**Direction**: Render the listing as a Markdown table with columns Row and Text. Start at the line that has "What distance from", stop after the line that has "3.94 meters", and leave out any blank lines.

**Given records**:
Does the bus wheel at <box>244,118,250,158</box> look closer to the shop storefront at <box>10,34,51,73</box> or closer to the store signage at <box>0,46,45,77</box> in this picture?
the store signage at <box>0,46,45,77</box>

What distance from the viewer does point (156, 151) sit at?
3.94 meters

==

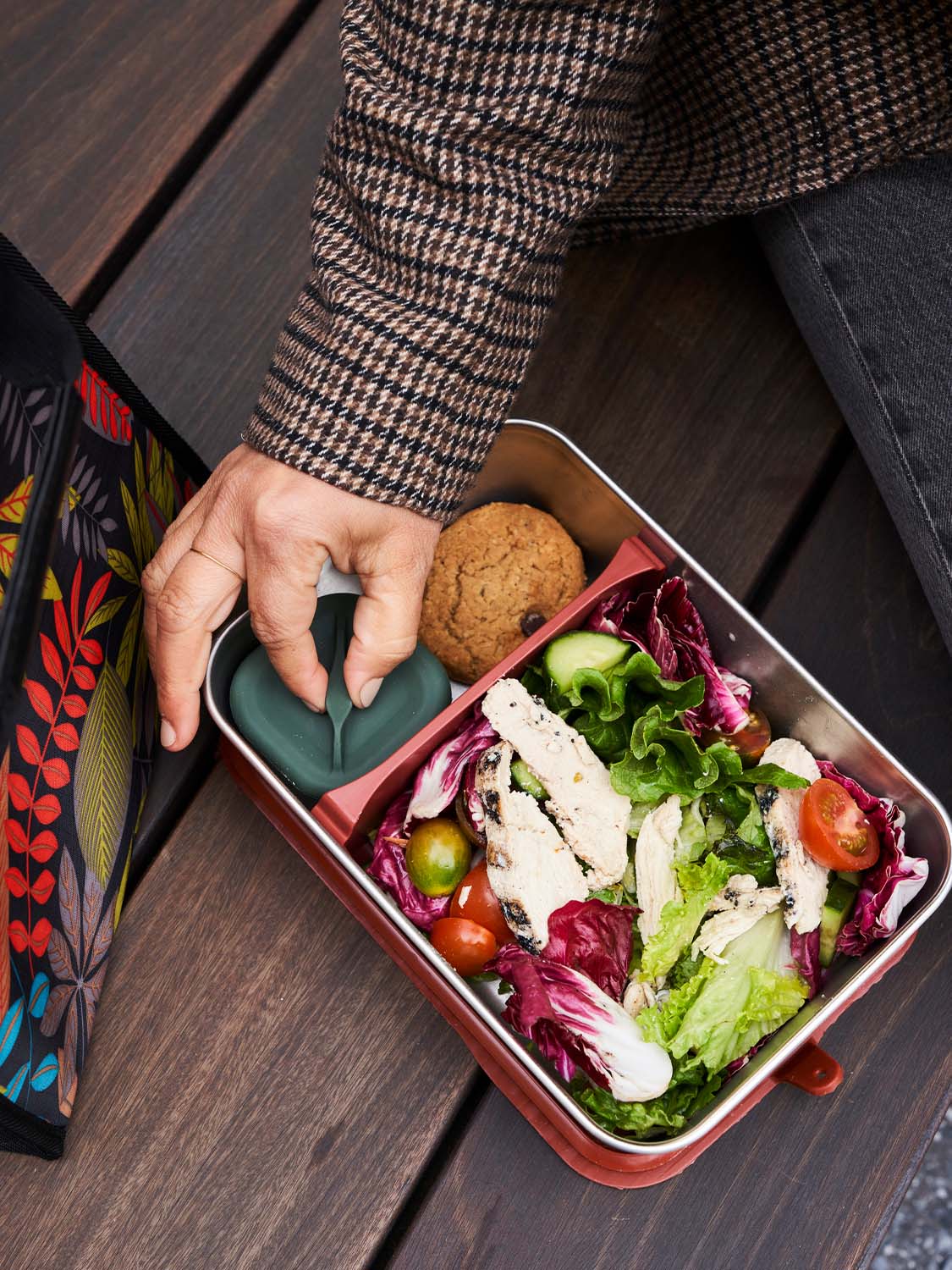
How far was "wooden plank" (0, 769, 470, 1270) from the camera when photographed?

**Reply**:
| Row | Text |
|---|---|
| 1 | What distance from the viewer does point (156, 151) sit at? |
| 2 | 3.94 meters |